What the task asks
Transcribe, word for word, all of the entries below, and exclude any pictures from the copy.

***** Records for processing

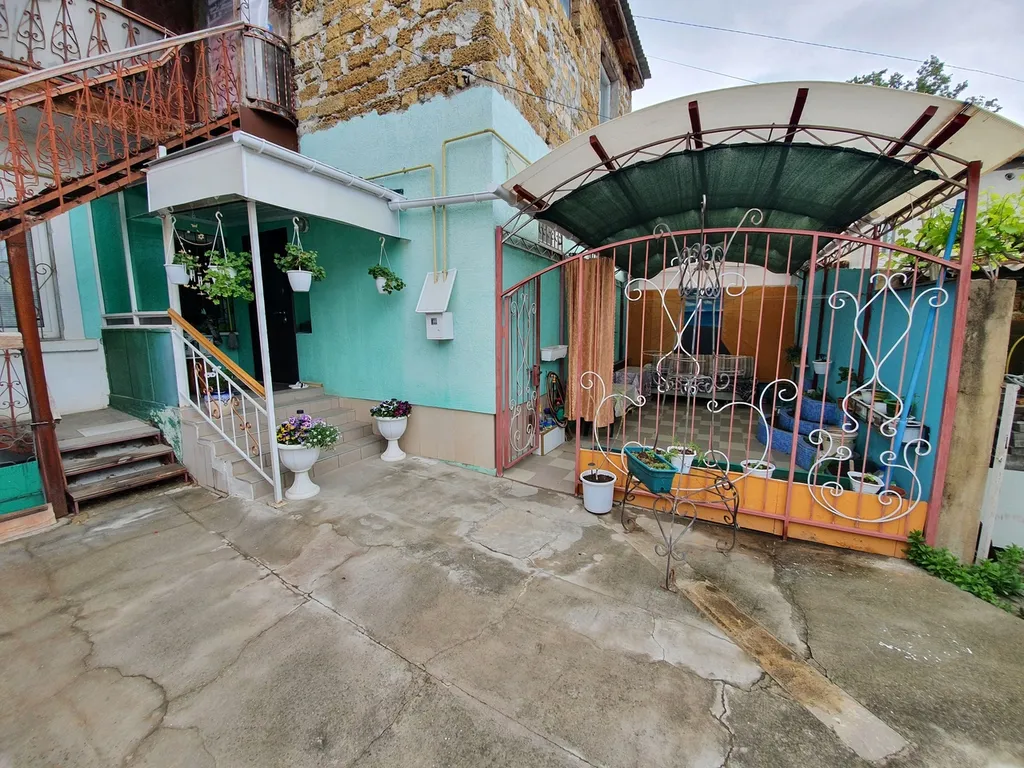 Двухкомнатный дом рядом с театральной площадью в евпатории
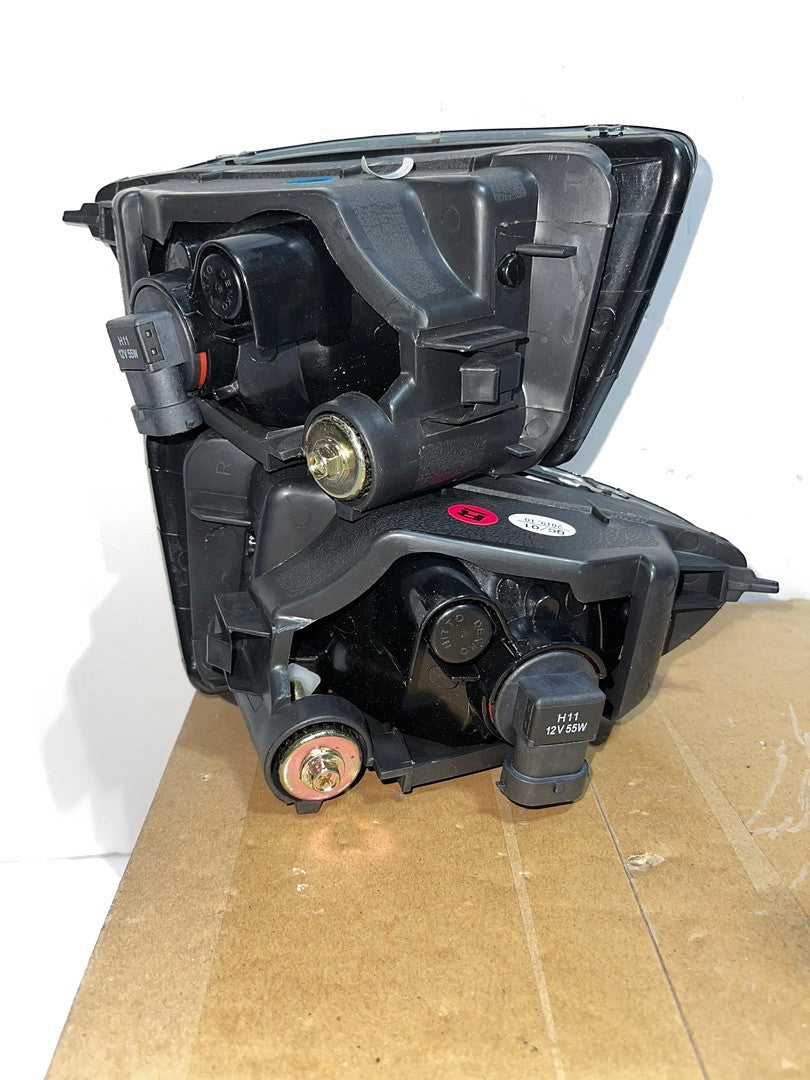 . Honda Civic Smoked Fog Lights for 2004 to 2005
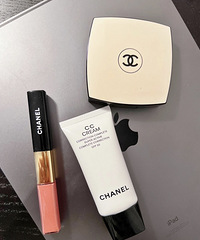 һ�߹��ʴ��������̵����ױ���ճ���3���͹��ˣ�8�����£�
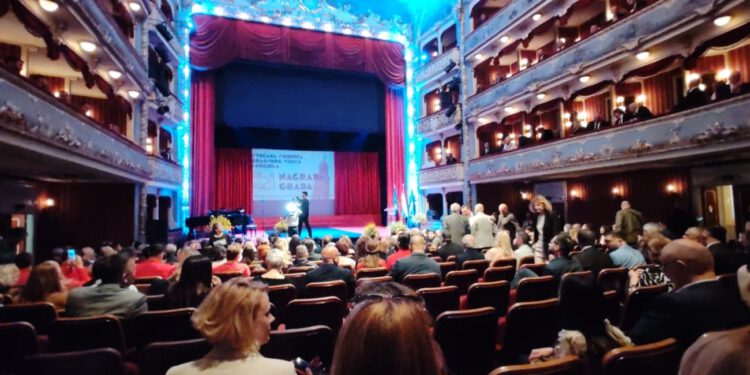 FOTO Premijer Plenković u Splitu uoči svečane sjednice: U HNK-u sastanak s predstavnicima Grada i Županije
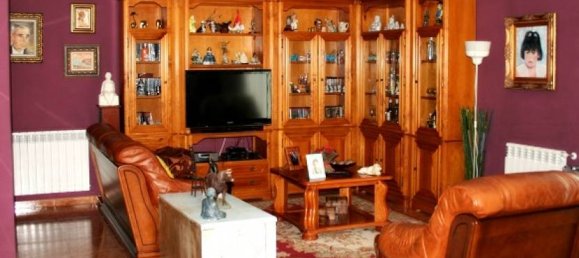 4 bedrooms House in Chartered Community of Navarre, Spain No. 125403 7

**********

Exercise output
 Двухкомнатный дом рядом с театральной площадью в евпатории
 . Honda Civic Smoked Fog Lights for 2004 to 2005
 һ�߹��ʴ��������̵����ױ���ճ���3���͹��ˣ�8�����£�
 FOTO Premijer Plenković u Splitu uoči svečane sjednice: U HNK-u sastanak s predstavnicima Grada i Županije
 4 bedrooms House in Chartered Community of Navarre, Spain No. 125403 7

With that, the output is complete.